O sea la 'ley de la selva en Cataluña' porque a Ada Colau le gustan mucho los animales incluidos los 'correbous' y por ello debe ser vegetariana. Y a uno de Madrid al que se le pasó la hora del parquímetro Manuela Carmena le mete una multa en cumplimiento de la normativa municipal. Y no digamos si a un hotelero catalán se le ocurre abrir una pensión en este tiempo de prohibición total en Barcelona.

Eso sí, los gobernantes y responsables fuera de la ley en Cataluña aducen como excusa el sentimiento nacional o su pasión independentista y piden mucho diálogo, comprensión y barra libre para hacer lo que quieran y cuando quieran por encima de la ley. Y si alguien reclama justicia o legalidad aparece Artur Mas y lo llama franquista, mientras Carles Puigdemont se nos declara dispuesto a entrar en prisión con tal de no cumplir los preceptos legales que afectan su proceso secesionista.

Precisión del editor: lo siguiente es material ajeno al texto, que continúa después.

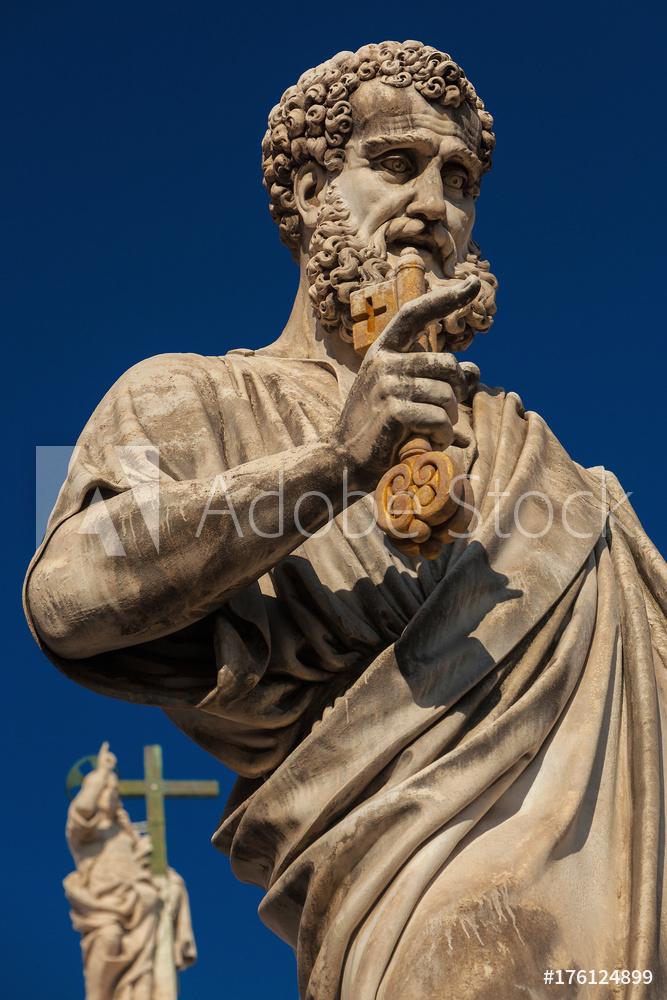 Statue des Heiligen Petrus; Christus im Hintergrund, Petersplatz Rom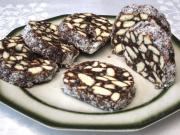 Piškótová saláma s orechmi a kokosom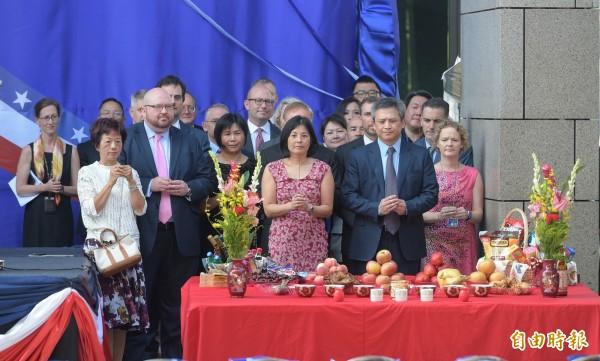 美國在台協會內湖新館12日落成,處長梅健華夫婦帶領AIT官員一同以台灣習俗,進行入厝祈福儀式。(記者張嘉明攝)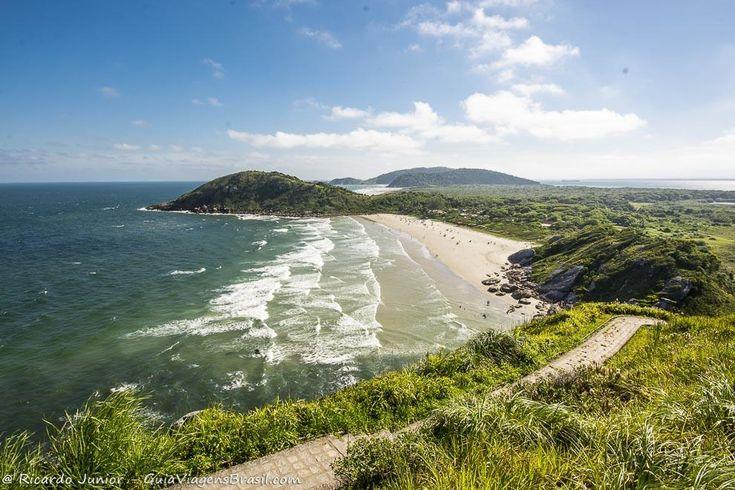 Ilha do Mel, no litoral do Paraná, é um destino rústico, lindo e bem em conta. Saiba mais >>> http://www.guiaviagensbrasil.com/blog/ilha-do-mel-no-litoral-paranaense/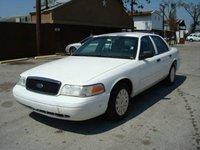 2003 Ford Crown Victoria Overview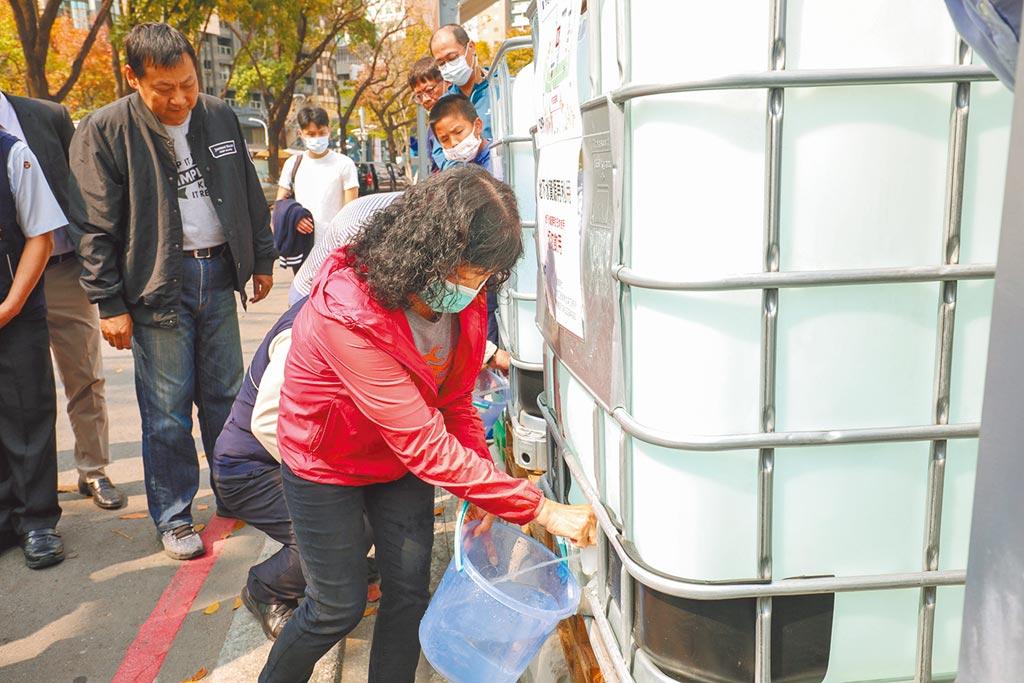 台中市勤美之森工地地下水質,經大腸桿菌群等68項分析檢驗,水質堪稱良好,提供取水點供當地居民取用。(盧金足攝)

Es decir se pone de rodillas y a porta gayola a recibir al morlaco negro zaino y español que lo convertirá en mártir nacional catalán por culpa de las muchas atrocidades que ocurren en el Ruedo Ibérico, donde Mariano Rajoy, el gran don Tancredo de nuestro tiempo -como aquel otro que en 1900 actuaba en La Monumental de Barcelona bajo el apodo de 'el rey del valor-, permanece inmóvil, vestido de blanco y subido en un cajón mientras el toro anda suelto por la plaza.

Ahora don Mariano, el presunto 'rey del valor' de este momento político tan torero y español, está en espera de que los apoderados del coso de Las Ventas de Madrid, que por lo visto son del PSOE, le renueven el domingo el contrato presidencial. Y eso sí, en cuanto se acabe la investidura, don Mariano se volverá a subir al cajón y el tiempo dirá si lo de los toros en Cataluña tiene o no solución.